Many of these stock markets have lagged a global bull run this year amid worries over China's slowing economy, though Beijing is widely expected to roll out more stimulus measures in coming months to shore up growth.

The Shanghai Composite Index is seen rising over 3 per cent to 2,425 points by the end of the year from Wednesday's close of 2343.57, and then rise another 7 per cent in 2015, the survey conducted over the past week showed.

It has advanced about 10 per cent so far this year, with the bulk of the gains coming in recent months as investors bet on further policy easing.

That comes despite widespread concerns about a falling property market and no clear drivers for a major pickup in growth.

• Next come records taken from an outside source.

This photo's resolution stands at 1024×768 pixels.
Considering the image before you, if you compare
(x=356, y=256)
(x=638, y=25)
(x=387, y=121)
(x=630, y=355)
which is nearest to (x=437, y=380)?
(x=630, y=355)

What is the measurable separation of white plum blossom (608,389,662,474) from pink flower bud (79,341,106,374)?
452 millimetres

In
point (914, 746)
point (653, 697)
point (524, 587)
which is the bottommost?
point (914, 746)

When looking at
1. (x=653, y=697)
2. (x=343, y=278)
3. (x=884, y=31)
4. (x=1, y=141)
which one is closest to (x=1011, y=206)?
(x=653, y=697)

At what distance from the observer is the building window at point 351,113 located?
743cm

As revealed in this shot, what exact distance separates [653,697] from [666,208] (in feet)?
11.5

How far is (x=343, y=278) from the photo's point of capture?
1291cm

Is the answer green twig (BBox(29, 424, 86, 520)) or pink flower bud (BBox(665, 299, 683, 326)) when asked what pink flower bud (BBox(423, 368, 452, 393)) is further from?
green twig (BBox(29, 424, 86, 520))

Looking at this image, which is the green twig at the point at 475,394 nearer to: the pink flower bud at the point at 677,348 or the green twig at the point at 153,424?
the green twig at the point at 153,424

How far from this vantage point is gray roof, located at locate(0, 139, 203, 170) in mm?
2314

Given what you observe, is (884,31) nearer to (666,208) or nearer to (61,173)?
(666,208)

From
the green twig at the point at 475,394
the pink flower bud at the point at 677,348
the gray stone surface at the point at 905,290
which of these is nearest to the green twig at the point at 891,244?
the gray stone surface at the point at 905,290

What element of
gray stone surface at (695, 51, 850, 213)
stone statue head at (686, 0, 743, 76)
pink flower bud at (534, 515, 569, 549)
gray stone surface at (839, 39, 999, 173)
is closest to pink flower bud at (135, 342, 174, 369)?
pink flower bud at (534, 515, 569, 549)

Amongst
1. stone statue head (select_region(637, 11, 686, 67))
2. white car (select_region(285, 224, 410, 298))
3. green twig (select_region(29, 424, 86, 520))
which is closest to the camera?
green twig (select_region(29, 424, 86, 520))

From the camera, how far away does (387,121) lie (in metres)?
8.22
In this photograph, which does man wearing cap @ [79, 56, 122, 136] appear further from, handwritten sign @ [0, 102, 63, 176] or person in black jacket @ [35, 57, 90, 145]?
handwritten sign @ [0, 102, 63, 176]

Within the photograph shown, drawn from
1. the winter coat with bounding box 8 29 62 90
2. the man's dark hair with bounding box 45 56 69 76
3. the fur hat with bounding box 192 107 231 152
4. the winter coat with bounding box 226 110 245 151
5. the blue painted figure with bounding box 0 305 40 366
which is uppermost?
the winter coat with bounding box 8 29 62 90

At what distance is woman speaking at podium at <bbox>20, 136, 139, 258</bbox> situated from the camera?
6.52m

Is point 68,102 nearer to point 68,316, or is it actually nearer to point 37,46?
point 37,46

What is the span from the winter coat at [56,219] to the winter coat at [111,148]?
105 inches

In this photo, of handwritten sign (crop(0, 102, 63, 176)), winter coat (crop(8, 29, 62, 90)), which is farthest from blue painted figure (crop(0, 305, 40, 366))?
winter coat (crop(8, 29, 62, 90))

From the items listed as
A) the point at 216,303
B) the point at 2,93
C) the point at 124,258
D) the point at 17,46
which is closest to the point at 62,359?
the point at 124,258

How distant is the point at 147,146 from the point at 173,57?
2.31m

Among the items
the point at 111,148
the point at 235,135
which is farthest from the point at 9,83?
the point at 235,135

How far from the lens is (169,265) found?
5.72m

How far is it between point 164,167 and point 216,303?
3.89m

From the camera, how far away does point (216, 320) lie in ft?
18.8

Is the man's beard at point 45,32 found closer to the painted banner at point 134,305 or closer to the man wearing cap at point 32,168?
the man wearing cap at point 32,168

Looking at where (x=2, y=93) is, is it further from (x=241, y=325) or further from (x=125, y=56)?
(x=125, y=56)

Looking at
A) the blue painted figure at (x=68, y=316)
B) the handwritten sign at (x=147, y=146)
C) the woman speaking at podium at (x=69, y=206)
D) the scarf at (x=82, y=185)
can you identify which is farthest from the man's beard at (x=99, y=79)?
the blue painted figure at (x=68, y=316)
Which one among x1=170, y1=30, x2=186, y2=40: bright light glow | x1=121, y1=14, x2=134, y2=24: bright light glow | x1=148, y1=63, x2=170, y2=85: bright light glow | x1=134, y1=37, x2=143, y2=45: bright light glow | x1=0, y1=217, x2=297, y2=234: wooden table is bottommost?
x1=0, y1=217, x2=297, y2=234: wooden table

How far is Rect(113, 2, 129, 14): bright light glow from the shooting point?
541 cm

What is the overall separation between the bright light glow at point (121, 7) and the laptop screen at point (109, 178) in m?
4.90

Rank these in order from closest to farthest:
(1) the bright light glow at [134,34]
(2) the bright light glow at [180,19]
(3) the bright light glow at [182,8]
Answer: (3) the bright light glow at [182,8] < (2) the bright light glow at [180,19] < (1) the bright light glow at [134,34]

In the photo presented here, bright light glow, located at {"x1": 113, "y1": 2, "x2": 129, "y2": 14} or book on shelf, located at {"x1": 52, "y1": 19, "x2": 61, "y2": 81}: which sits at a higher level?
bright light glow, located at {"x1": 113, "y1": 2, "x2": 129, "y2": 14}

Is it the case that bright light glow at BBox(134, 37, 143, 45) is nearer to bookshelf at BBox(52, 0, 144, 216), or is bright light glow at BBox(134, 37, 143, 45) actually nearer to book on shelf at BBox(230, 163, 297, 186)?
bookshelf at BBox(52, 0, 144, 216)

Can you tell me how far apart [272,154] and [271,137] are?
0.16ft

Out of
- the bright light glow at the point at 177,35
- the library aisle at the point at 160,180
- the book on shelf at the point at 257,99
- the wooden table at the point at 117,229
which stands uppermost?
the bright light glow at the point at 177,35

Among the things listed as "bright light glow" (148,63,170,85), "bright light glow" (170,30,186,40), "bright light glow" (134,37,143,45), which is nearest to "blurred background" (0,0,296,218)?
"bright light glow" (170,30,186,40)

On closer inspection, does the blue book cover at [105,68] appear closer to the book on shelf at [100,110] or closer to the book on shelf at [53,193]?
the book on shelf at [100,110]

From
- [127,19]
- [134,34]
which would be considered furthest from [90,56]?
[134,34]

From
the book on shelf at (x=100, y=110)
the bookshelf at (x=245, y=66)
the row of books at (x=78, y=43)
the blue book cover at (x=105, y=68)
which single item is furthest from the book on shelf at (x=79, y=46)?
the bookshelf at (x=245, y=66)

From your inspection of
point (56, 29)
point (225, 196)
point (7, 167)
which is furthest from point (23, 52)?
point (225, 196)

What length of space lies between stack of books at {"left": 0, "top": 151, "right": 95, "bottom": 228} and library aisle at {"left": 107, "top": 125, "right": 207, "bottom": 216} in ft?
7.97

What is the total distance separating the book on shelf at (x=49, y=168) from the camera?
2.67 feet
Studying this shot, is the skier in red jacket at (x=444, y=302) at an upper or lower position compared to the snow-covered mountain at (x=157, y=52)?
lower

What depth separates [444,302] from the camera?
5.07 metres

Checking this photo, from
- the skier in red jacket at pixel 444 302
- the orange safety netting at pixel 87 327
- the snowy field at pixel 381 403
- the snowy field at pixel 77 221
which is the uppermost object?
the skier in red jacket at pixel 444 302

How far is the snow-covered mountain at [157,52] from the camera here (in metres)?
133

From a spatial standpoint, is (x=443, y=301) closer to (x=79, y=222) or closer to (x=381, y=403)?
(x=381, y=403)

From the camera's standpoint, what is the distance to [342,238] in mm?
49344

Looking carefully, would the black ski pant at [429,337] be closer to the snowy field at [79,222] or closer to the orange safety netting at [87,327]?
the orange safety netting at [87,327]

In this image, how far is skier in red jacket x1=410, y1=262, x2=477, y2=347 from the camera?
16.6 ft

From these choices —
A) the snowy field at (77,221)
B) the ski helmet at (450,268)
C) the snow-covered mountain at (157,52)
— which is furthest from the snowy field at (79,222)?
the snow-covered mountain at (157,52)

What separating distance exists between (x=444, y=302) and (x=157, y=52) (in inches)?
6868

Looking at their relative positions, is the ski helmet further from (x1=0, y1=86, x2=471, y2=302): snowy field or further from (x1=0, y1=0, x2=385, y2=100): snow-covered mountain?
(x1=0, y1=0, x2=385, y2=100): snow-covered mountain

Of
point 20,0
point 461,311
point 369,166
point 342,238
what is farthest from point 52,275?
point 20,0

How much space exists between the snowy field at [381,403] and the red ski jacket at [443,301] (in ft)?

But to many investors, stock prices there look relatively cheap after a steep fall in 2013 and the first half of this year.

"We'll see some funds switching back from developed countries to seek opportunities in other markets," said Ben Kwong, director at KGI Asia.

Thomson Reuters I/B/E/S estimates show Chinese stocks are currently trading even lower than their 12-month forward earnings outlook, indicating there may be more room for appreciation.

Somewhat better economic readings recently may also provide a short-term boost in the Chinese stock market.

A preliminary purchasing managers survey showed China's vast factory sector picked up a bit of momentum in September, although the heftiest job cuts in 5-1/2 years and falling house prices that run a real risk of turning into an outright crash will likely keep a lid on gains.

The housing market, which accounts for about 15 per cent of the economy, is going through one of its worst downturns. Chinese developers are trying hard to sell properties by slashing prices, while local governments are easing restrictions and allowing people to buy multiple homes.

But equity analysts, always a bullish lot, seem to have discounted most of those risks, calling instead for a rally that looks hinged on the easy liquidity provided by the People's Bank of China.

HONG KONG, KOREA STOCKS TO EXTEND RALLY

The one notable exception is India. Mumbai shares have rallied by more than a quarter this year on anticipation of and follow-through after a landslide election in May of the first majority government in New Delhi for three decades.

The BSE Sensex is expected to touch 32,500 by end-year, gaining nearly another quarter on top of that rally. That would probably make it one of the best performers on world equity markets.

The latest Reuters poll also suggested the Hang Seng Index will put in a very strong performance during the remainder of the year.

It is expected to soar to 25,750 points by December from Wednesday's 23,921.61, an almost 8 per cent rise, outperforming most its peers.

It is then seen surging to 28,000 by the end of 2015.

The Korea Composite Stock Price Index (KOSPI) is expected to rise nearly 5 per cent from now until the end of the year to reach a 3-year high, after gaining a modest 1.2 per cent so far in 2014.

From then until the end of next year, it will likely add another 6 per cent to reach 2,275 points.

However, analysts cautioned the U.S Federal Reserve's next move, after the end of its stimulus programme expected in October, could lead to money flowing out of the region and into U.S. stocks and bonds.

"The speed of change in the Fed's monetary policy stance must be carefully monitored, because despite the unwinding of stimulus, asset prices that have been augmented by it are showing little signs of losing steam," said Kang Hyun-gi, a market analyst at IM Investment & Securities.